Unsurprising, perhaps, when it is said of the Hindu and Sufi Muslim tradition from which Baul derives, that the music celebrates eternal love.
The Sufi tradition, of course, which celebrates and worships the Almighty through music and dance, is a natural partner of the great Hindu traditions of music and dance that also celebrates celestial influence. And in Bangladesh, those two great religions have long coexisted.. with the occasional, usually externally provoked, fraternal disagreement!
The music is generated on one, or two stringed simple lutes, or a curious single stringed instrument, together with a small drum, help between the knees, or in the crook of the arm. Small cymbals sometimes join the percussion, and, of course, the simple, haunting music of the bamboo flute that is ubiquitous in all Bangladeshi folk music.
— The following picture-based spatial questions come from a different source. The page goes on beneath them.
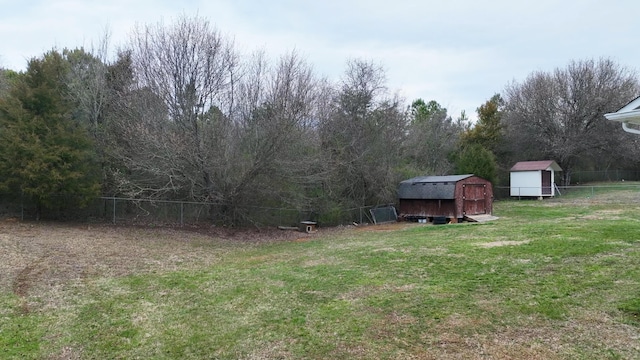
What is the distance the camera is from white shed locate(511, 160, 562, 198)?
95.6 feet

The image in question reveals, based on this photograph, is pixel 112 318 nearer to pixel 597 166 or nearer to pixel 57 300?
pixel 57 300

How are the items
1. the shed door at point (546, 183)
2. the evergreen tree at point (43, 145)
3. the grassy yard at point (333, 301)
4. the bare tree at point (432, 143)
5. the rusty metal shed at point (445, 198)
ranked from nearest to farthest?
1. the grassy yard at point (333, 301)
2. the evergreen tree at point (43, 145)
3. the rusty metal shed at point (445, 198)
4. the bare tree at point (432, 143)
5. the shed door at point (546, 183)

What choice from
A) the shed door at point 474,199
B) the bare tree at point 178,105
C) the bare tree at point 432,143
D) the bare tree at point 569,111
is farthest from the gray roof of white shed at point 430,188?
the bare tree at point 569,111

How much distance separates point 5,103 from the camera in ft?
46.0

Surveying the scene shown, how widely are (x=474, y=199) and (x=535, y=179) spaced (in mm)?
11611

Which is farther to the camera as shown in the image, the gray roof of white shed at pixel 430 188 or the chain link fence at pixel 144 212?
the gray roof of white shed at pixel 430 188

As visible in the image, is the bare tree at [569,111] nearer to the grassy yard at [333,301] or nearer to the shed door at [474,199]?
the shed door at [474,199]

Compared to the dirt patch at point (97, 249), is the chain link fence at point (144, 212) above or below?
above

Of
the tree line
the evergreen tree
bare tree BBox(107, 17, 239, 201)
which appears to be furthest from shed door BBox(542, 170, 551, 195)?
the evergreen tree

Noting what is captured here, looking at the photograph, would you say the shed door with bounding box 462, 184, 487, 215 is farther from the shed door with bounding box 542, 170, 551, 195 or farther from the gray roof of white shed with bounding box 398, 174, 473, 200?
the shed door with bounding box 542, 170, 551, 195

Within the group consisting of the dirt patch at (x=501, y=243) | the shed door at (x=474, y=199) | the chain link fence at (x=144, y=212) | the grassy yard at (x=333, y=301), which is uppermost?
the shed door at (x=474, y=199)

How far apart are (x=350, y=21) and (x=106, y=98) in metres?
10.5

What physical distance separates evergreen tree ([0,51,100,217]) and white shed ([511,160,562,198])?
27.5 m

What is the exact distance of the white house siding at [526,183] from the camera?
95.7 ft
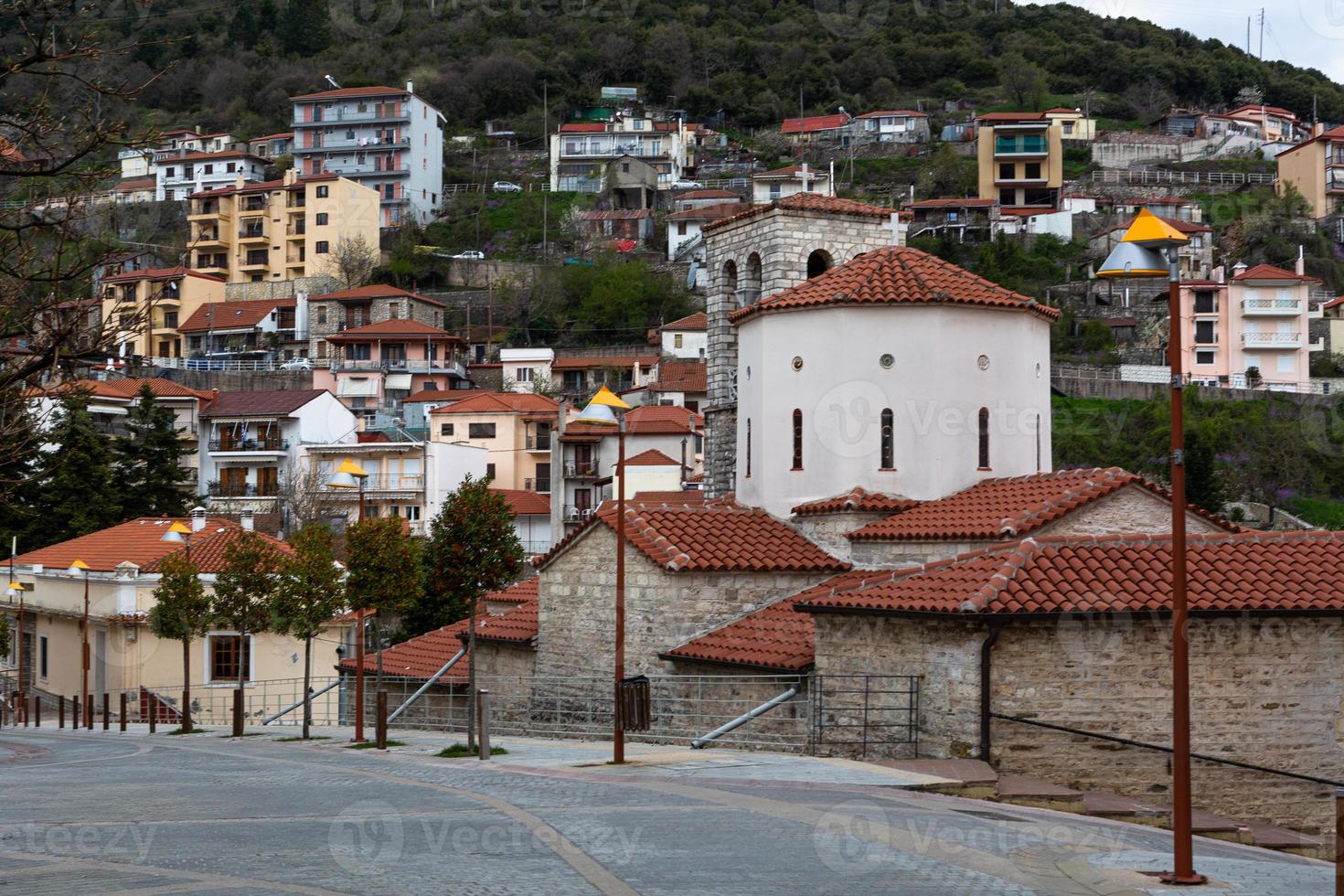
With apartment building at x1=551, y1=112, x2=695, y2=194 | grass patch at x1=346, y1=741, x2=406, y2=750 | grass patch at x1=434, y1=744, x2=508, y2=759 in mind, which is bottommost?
grass patch at x1=346, y1=741, x2=406, y2=750

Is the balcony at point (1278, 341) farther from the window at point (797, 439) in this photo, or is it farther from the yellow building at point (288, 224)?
the window at point (797, 439)

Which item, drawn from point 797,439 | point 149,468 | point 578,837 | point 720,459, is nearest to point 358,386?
point 149,468

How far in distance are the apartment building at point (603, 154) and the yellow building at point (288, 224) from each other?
18.5 metres

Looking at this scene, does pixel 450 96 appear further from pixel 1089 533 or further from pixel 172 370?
pixel 1089 533

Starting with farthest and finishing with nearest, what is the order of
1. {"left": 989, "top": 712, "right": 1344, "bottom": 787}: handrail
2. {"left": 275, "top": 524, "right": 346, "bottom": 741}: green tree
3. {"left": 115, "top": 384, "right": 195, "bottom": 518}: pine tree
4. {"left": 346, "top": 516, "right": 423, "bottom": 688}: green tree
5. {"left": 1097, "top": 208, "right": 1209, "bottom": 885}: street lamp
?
{"left": 115, "top": 384, "right": 195, "bottom": 518}: pine tree, {"left": 275, "top": 524, "right": 346, "bottom": 741}: green tree, {"left": 346, "top": 516, "right": 423, "bottom": 688}: green tree, {"left": 989, "top": 712, "right": 1344, "bottom": 787}: handrail, {"left": 1097, "top": 208, "right": 1209, "bottom": 885}: street lamp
The singers weave, and if not seated, weave in compulsive motion, as much dancing as singing.
The musicians traditionally wear saffron coloured robes, not so very unlike the gard of Buddhist monks.
Immensely popular in Bangladeshi culture that remains close to the heritage of Nobel Laureate Tagore, and the rather earlier Lalon Shah, twice a year, to celebrate the birth of Lalon in March, and death in October (If the biography is to be believed he was 114 years old when he died!), great festivals are held in Kushtia, at which all comers find a welcome.. though finding shelter maybe a little harder! Perhaps something of a twice yearly Glastonbury?
Somehow, just an evening with friends and acouple of Baul artists seems more appealing.